Sony as a company are profitable, but the mobile business was more than likely not. Sony would likely close the mobile part if it kept loosing large amounts each quarter, just like it did with the laptop side of the company. Same goes for LG who are losing close to $1 billion a year on mobile.

19. Subie

Posts: 2269; Member since: Aug 01, 2015

"On the mobile side, Sony reported sales of 759 billion yen, along with full year profits of 10 billion yen." http://www.xperiablog.net/2017/04/28/sony-mobile-reports-full-year-profit-expects-sales-growth-next-year/ But what will Sony report this year at the end of March...

20. Subie

Posts: 2269; Member since: Aug 01, 2015

Agreed. Market share does not guarantee profitability.

13. LumiaLover

Posts: 237; Member since: Sep 27, 2012

Nokia / HMD could be the winners here with their close cooperation with Google and excellent hardware.

15. toukale

Posts: 599; Member since: Jun 10, 2015

LOL at that line of argument. There is no long term future for any oem's that just ships hardware, just look at the pc industry for example, who in the pc industry are killing it? They are all just barely getting by with low single digit margins.

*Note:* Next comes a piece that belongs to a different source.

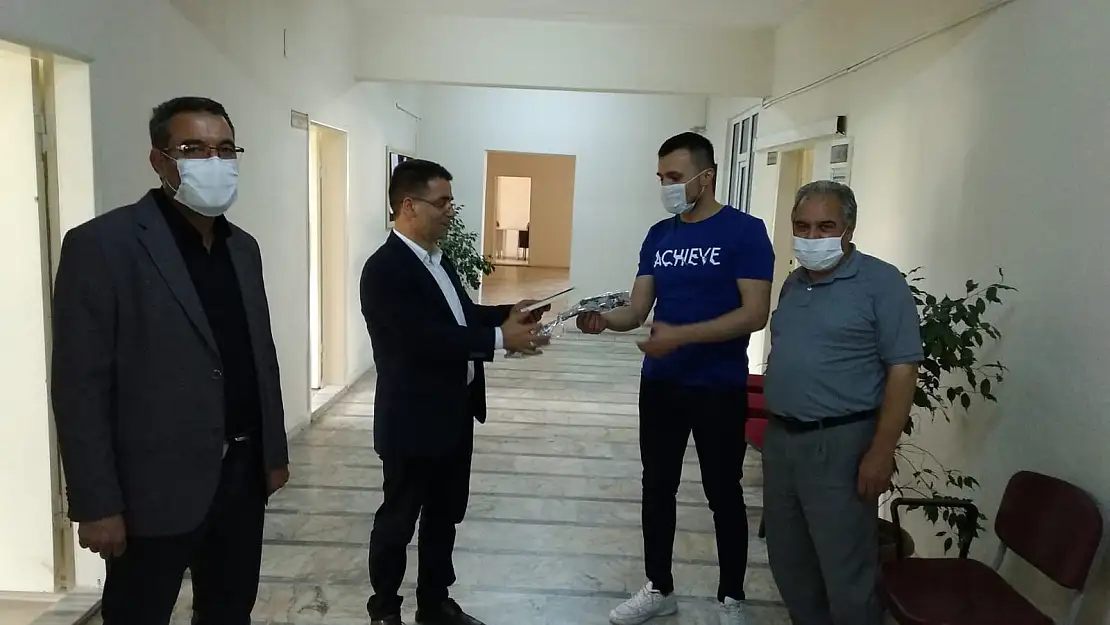Hamur'a yeni atanan öğretmenler gül ile karşılandı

The os vendor (Microsoft/Intel) are the ones ripping all the profits in that industry the last 20+ years. Everyone else are just getting by. It's even worst on mobile since the os vendor for android (Google) is also the platform owner and serves all the basic services for free in exchange for ads. So all those hardware oem's can't even compete on services since Google offer theirs for free.